---------- ФРАГМЕНТ ТЕКСТА

Символом взаимной близости польской и русской культур стали романсы Глинки, написанные на стихи Мицкевича. Знаменитый второй, польский, акт “Сусанина” отнюдь не сводится по своей мысли к развенчиванию шляхетской агрессии, он не противопоставляет польскую культуру русской, а выражает органическое восприятие, адаптацию польской музыкальной культуры.
Глинка внимательно изучал быт, искусство, культуру народов России, Украины, Кавказа, Финляндии, Италии, Германии, Франции, Испании.
Картины далекой истории нашего народа, его предания, красочный и могучий былинный эпос нашли замечательное воплощение во втором великом творении Глинки – опере “Руслан и Людмила”. Ее создание знаменует собой установление нерасторжимого и плодотворного союза двух областей русского искусства: музыки и литературы. Песней Баяна из первого акта Глинка прославлял гений Пушкина, погубленного придворной кликой. Недаром, по указанию бенкендорфов, исполнение этой песни было запрещено.
В музыке “Руслана и Людмилы” слышатся сила и удаль народа, его сказки и мечтания, вера в конечное торжество добра и света над злом и тьмой. С замечательной щедростью рассыпаны в ней многочисленные самобытные, оригинальные мелодии.
Отличительной особенностью оперы, наложившей неизгладимый отпечаток на все дальнейшее развитие русского музыкального искусства, явилось стремление Глинки отразить богатство и своеобразие музыкального мира различных народов. Здесь, наряду с русскими, слышатся и финские мелодии, и напевы народов Кавказа, Востока. В последующем наличие в музыке восточного элемента становится характерной чертой многих русских композиторов: Римского-Корсакова, Бородина, Балакирева и др. Мы знаем, с какой признательностью относятся благодаря этому к русской музыке деятели культуры современного Ближнего и Среднего Востока.
Музыкальное творчество Глинки воплотило в себе идею подлинной полифоничности культуры. Народность означает тесную связь с передовыми демократическими силами своего времени, с освободительным движением, с передовой культурой во всех сферах жизни.

--------------------
---------- ИСХОДНЫЕ ЗАПИСИ

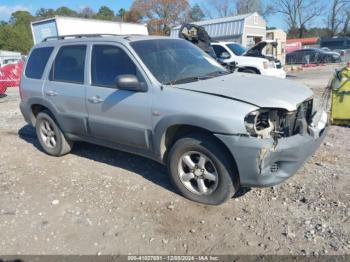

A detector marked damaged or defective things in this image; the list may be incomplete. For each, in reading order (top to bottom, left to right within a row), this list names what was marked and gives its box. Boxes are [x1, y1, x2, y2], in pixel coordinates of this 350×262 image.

damaged mazda tribute [21, 34, 328, 205]
crushed hood [176, 72, 314, 111]
crumpled front end [216, 101, 328, 188]
broken bumper [216, 111, 328, 187]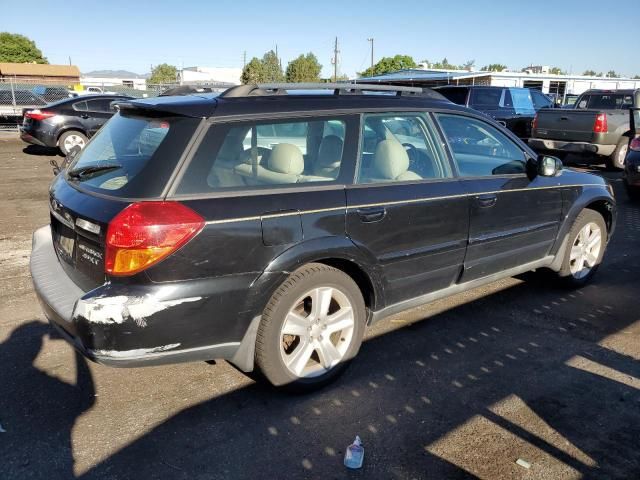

--------------------

### ЗАДАНИЕ
Сократите абзац фрагмента о Глинке, начинающийся словами «Отличительной особенностью оперы», сохранив его основные факты.

### РЕШЕНИЕ
Главная особенность оперы, глубоко повлиявшая на дальнейшее развитие русской музыки, — стремление Глинки передать богатство и своеобразие музыки разных народов. Наряду с русскими в ней звучат финские мелодии, а также напевы народов Кавказа и Востока. Позднее восточный элемент стал характерен для многих русских композиторов: Римского-Корсакова, Бородина, Балакирева и др. Благодаря этому деятели культуры современного Ближнего и Среднего Востока относятся к русской музыке с признательностью.